Compared to previous classification-based polyp detectors, the ResYOLO architecture used in RYCO avoids generating ROIs by additional region proposal methods and predicts polyp locations directly on the whole image. The proposed RYCO has less frame latency than the 3D CNN model. RYCO incorporated temporal information in two aspects: 1) ECO utilized the features learned from L previous frames to make decision at the current frame; and 2) when integrating ResYOLO with ECO, the confidence scores of the predicted boxes of the current frame were averaged over the current frame and M-1 previous frames to arrive at the final prediction confidence score. We did not directly embed the temporal information in the ResYOLO detector because a 3D CNN model is very time consuming and inapplicable for real-time polyp detection, as shown in [26]. The results in Table 2 showed that our proposed method had similar, if not better, performance than a complex 3D CNN model that was jointly trained for spatial and temporal information. Moreover, RYCO can be run at a speed of 6.5 fps which is about 7 times faster than the complex 3D CNN model (0.8 fps) under similar hardware setup.

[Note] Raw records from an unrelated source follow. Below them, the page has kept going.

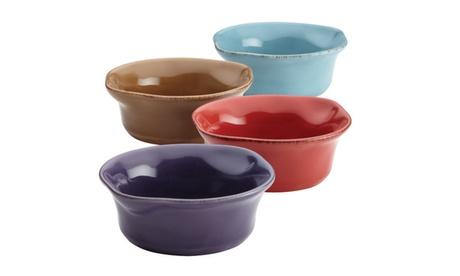Rachael Ray(r) Cucina Stoneware Dipping Cup Set, 4-Piece, Assorted 893ba7eb-ffaf-4afb-8f71-ae6302afe38b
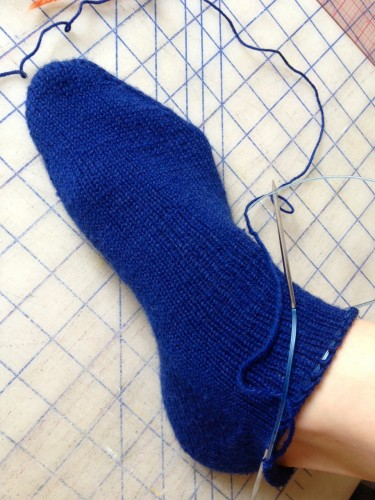 knit navy socks, made by Julianne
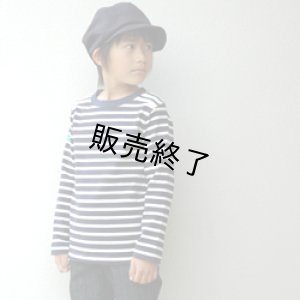 画像5: 14ウェイTシャツ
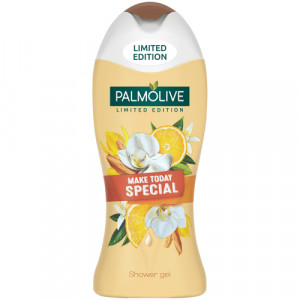 Palmolive Make Today Special Shower Gel 250ml
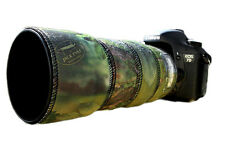 Canon 70 300mm L IS Neoprene lens protection camouflage cover: Green camo
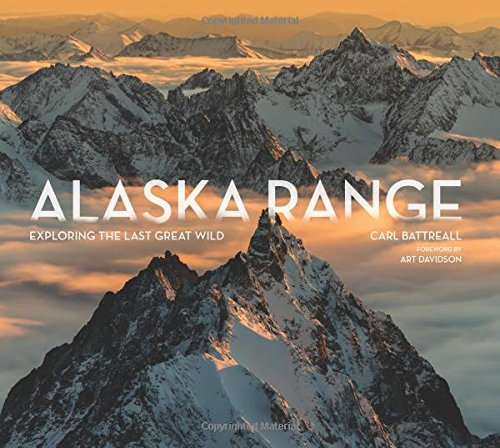 Stretching across more than 650 miles over central Alaska, the Alaska Range is a wall of formidable mountains that separates the south central coast from the interior of the state. Award-winning photographer Carl Battreall has spent eight years explo...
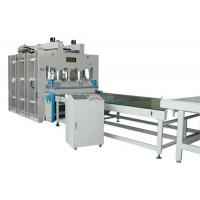 Short Cycle Presses Manufactures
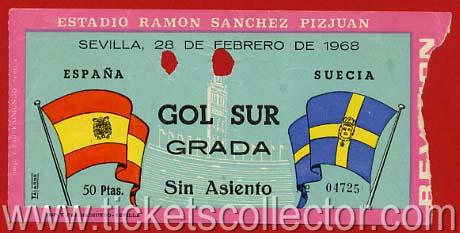 1968-02-28 España Suecia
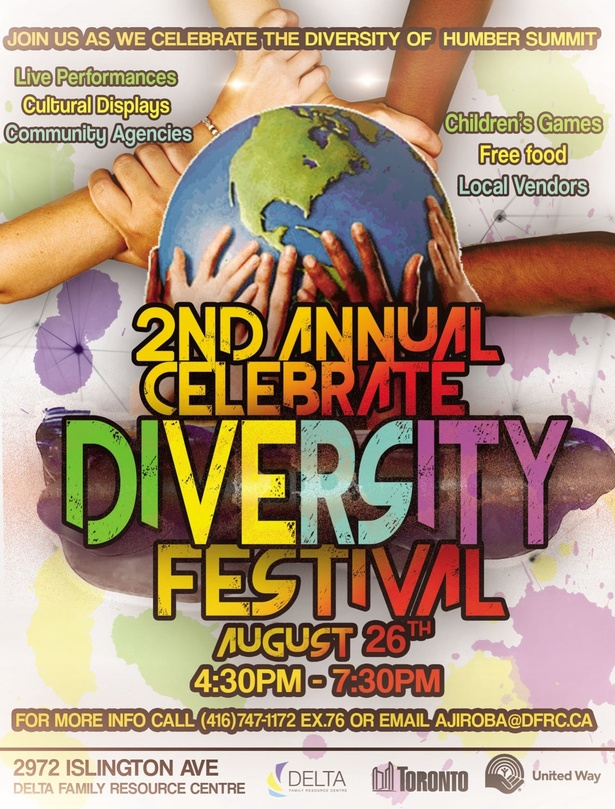 diversity creates a perfect community Creating a school community that celebrates diversity  it also shows how it has created a school community that values and celebrates the fact that we are all different.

As illustrated in Table 5, incorporating the residual learning modules in the proposed design contributes mainly to the improvement in accuracy, comparing to the baseline model YOLOo. Augmentation by additive Gaussian smoothing and random contrast and brightness does not have significant improvement in F1 score; however, it helps reduce FP from 809 to 692. By introducing a negative class for spatial feature learning, the model was able to better discriminate suspicious images and thereby raising the F1 score by 3.2% when compared to training the model with polyp images only. Compared to YOLOo, ResYOLO and RYCO have improved by 15.4 and 19.2% in terms of F1 score, respectively.

The inclusion of the confidence score Conf from the bounding box detected in the previous frame was based on the assumption that two consecutive frames do not possess sudden changes. If a polyp was detected in previous frames, it is highly likely to appear in the next frame. If at frame t – 1, another two unexpected false positives occurred, RYCO may not be able to remove these two false positives in next frame t; however, there is a high possibility that RYCO can remove these false positives in the subsequence frame, t + 1. The performance of RYCO can be further tuned by the parameter M to arrive at a different score Conf′. As illustrated in Fig. 4, a relatively high M can help the model to correctly locate polyps in more images, but at an expense of increasing false positives.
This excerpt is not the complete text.